I learned on the message board at Richmond Photography Meetup Group that our local camera repair shop has recently closed down. The local camera chain doesn’t clean sensors, but they will send your camera to the manufacturer for you. The message board mentioned a repair shop in Charlottesville, ProCamera, so I called them. They clean sensors for $45, do it in-house and can do it in just a couple of days. So we made an unscheduled trip on Saturday, dropped off the camera, and I can pick it up tomorrow.
Whew! Just in time for the grandbaby to arrive and be with us for a couple of days. You know I’m going to be in a photographic frenzy when she gets here.
Since I can’t seem to get to sleep tonight (had caffeine today and I just can’t tolerate it anymore), I decided to get up and do something I’ve been meaning to do for several weeks, and that’s get on here and talk about my current quilting project.
I’ve been hard at work for the last several months on a gift for Christmas, except that it will only be a top by then, will not be quilted. Oh well, such is life.
This is a two-block quilt, designed by Glad Creations and the pattern is called Faceted Jewels. I’d be curious to know if these blocks are “traditional” and the pairing of them is the original design, or if the blocks are also original. Anybody know?
This is the first block I worked on. I made all the 4 patches the normal way, but I made the “Peaky and Spike” units and the “square in a square” unit by paper piecing. I hadn’t done much PPing in the past; on one project that’s still unfinished I designed an impossible border in Electric Quilt and the only way to sew it sanely was by PPing and I tried Judy Mathieson’s freezer paper method, it was ok. This time I decided to try Carol Doak’s method, which is more traditional. I really enjoyed it! I especially like how my little units came out perfect. The Faceted Jewels pattern calls for the Tri-Recs ruler to make “Peaky and Spike” and I bought it, but I would not have been happy making this block that way.

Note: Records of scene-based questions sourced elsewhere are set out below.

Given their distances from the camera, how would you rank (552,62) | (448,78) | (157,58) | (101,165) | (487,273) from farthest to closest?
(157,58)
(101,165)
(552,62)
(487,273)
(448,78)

This is the second block. This time, I used Thangles for the half-square triangles and I am in love! I will never make HSTs without them again. I made the flying geese units by PPing. This was a little more challenging for me as I used triangle patches instead of squares and rectangles. Placement of the triangles needs to be a little more precise, but I did a couple of test blocks and by the time I’d done one or two “real” ones, had it down pat. Thanks to Carol Doak’s DVD, she gives an important tip on how to line those up.
So here is a sneak peak of the project, ready for borders:
I fell in love with the secondary design these two blocks create when put together.
After Christmas, I’ll share the border and backing fabric with you, it’s too darn cute!